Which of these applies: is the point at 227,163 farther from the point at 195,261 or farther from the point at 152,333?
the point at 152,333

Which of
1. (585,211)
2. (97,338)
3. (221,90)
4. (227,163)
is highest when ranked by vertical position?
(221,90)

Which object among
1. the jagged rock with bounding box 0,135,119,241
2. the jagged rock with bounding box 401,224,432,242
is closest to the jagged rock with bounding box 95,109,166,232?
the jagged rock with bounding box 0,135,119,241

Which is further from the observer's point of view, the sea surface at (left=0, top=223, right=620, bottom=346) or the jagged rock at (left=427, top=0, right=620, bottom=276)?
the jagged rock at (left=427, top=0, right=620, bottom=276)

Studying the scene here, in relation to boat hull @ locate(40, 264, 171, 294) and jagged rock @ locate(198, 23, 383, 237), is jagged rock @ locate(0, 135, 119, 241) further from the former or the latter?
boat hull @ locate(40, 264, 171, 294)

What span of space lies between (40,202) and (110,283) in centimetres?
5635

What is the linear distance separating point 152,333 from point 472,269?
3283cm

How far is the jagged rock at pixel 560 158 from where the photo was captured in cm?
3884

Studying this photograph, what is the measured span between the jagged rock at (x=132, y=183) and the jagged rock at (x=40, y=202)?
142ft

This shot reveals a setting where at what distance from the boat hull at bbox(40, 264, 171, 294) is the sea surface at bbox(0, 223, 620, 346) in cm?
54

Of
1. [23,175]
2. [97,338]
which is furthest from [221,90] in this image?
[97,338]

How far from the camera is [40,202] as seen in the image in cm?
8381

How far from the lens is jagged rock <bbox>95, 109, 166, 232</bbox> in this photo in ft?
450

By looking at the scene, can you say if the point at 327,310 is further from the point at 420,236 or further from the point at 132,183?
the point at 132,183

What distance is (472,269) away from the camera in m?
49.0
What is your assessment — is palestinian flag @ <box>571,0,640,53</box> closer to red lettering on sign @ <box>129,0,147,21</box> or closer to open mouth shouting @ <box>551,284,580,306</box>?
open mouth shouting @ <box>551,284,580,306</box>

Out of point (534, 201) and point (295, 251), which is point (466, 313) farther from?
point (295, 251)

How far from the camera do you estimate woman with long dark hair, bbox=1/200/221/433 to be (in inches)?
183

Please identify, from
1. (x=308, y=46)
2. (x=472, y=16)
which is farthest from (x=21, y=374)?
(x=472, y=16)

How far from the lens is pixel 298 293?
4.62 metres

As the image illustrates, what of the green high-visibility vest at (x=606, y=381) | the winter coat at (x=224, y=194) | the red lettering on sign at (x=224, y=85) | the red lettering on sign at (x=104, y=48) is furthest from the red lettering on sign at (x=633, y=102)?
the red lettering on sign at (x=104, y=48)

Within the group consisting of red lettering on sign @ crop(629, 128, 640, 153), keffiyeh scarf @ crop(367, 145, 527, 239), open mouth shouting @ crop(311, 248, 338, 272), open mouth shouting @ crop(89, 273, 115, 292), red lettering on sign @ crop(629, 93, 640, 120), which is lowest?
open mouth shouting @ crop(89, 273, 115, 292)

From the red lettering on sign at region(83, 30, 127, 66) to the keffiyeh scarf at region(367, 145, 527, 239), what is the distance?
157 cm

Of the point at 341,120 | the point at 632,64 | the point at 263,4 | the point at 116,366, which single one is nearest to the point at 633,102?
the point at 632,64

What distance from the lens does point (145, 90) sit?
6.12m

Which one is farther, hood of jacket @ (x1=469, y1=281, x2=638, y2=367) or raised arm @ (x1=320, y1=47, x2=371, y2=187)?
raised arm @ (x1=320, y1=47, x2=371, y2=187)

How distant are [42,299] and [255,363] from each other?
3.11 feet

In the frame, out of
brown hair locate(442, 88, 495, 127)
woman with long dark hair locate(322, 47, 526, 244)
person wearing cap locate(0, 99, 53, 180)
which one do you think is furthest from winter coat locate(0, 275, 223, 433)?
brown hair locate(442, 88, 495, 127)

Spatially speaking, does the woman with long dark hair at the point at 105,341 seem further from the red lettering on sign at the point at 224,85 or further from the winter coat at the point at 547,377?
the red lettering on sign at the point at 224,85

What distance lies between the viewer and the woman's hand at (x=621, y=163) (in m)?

> Goal: Reproduce all of the lines above verbatim, keeping their original order.

> Output of the task:
Which of these applies: is the point at 227,163 farther from the point at 195,261 or farther from the point at 152,333?
the point at 152,333

Which of
1. (585,211)
2. (97,338)
3. (221,90)
4. (227,163)
is highest when ranked by vertical position?
(221,90)

Which object among
1. the jagged rock with bounding box 0,135,119,241
2. the jagged rock with bounding box 401,224,432,242
is closest to the jagged rock with bounding box 95,109,166,232?
the jagged rock with bounding box 0,135,119,241

Which is further from the observer's point of view, the sea surface at (left=0, top=223, right=620, bottom=346) or the jagged rock at (left=427, top=0, right=620, bottom=276)?
the jagged rock at (left=427, top=0, right=620, bottom=276)

Studying the scene here, in relation to boat hull @ locate(40, 264, 171, 294) and jagged rock @ locate(198, 23, 383, 237), is jagged rock @ locate(0, 135, 119, 241) further from the former or the latter?
boat hull @ locate(40, 264, 171, 294)

What span of space lies between (40,202) and (110,283) in centimetres?
5635

What is the linear distance separating point 152,333 from point 472,269?
3283cm

How far is the jagged rock at pixel 560 158 from where the photo was captured in cm?
3884

Studying this photograph, what is the measured span between the jagged rock at (x=132, y=183) and the jagged rock at (x=40, y=202)?
142ft

This shot reveals a setting where at what distance from the boat hull at bbox(40, 264, 171, 294) is the sea surface at bbox(0, 223, 620, 346) in cm?
54

Of
1. [23,175]
2. [97,338]
which is furthest from [221,90] in this image?
[97,338]

How far from the camera is [40,202] as seen in the image in cm?
8381

How far from the lens is jagged rock <bbox>95, 109, 166, 232</bbox> in this photo in ft?
450

By looking at the scene, can you say if the point at 327,310 is further from the point at 420,236 or further from the point at 132,183?
the point at 132,183

What distance is (472,269) away from the camera in m?
49.0
What is your assessment — is palestinian flag @ <box>571,0,640,53</box> closer to red lettering on sign @ <box>129,0,147,21</box> or closer to open mouth shouting @ <box>551,284,580,306</box>?
open mouth shouting @ <box>551,284,580,306</box>

Out of point (534, 201) and point (295, 251), which is point (466, 313) farther from?
point (295, 251)

How far from the camera do you estimate woman with long dark hair, bbox=1/200/221/433 to be (in inches)?
183

Please identify, from
1. (x=308, y=46)
2. (x=472, y=16)
which is farthest from (x=21, y=374)?
(x=472, y=16)

How far from the lens is pixel 298 293?
4.62 metres

As the image illustrates, what of the green high-visibility vest at (x=606, y=381) | the winter coat at (x=224, y=194) | the red lettering on sign at (x=224, y=85) | the red lettering on sign at (x=104, y=48) is furthest from the red lettering on sign at (x=633, y=102)?
the red lettering on sign at (x=104, y=48)

Within the group consisting of red lettering on sign @ crop(629, 128, 640, 153), keffiyeh scarf @ crop(367, 145, 527, 239), open mouth shouting @ crop(311, 248, 338, 272), open mouth shouting @ crop(89, 273, 115, 292), red lettering on sign @ crop(629, 93, 640, 120), which is lowest?
open mouth shouting @ crop(89, 273, 115, 292)

From the red lettering on sign at region(83, 30, 127, 66) to the keffiyeh scarf at region(367, 145, 527, 239), what is the distance?
157 cm

Of the point at 341,120 | the point at 632,64 | the point at 263,4 | the point at 116,366, which single one is nearest to the point at 633,102?
the point at 632,64

What distance from the lens does point (145, 90) sit?
6.12m

Which one is farther, hood of jacket @ (x1=469, y1=281, x2=638, y2=367) or raised arm @ (x1=320, y1=47, x2=371, y2=187)?
raised arm @ (x1=320, y1=47, x2=371, y2=187)

How distant are [42,299] and [255,363] from each other?
3.11 feet

In the frame, out of
brown hair locate(442, 88, 495, 127)
woman with long dark hair locate(322, 47, 526, 244)
person wearing cap locate(0, 99, 53, 180)
which one do you think is furthest from winter coat locate(0, 275, 223, 433)?
brown hair locate(442, 88, 495, 127)

Spatially speaking, does the woman with long dark hair at the point at 105,341 seem further from the red lettering on sign at the point at 224,85 or further from the winter coat at the point at 547,377?
the red lettering on sign at the point at 224,85

What distance lies between the viewer and the woman's hand at (x=621, y=163) (in m)?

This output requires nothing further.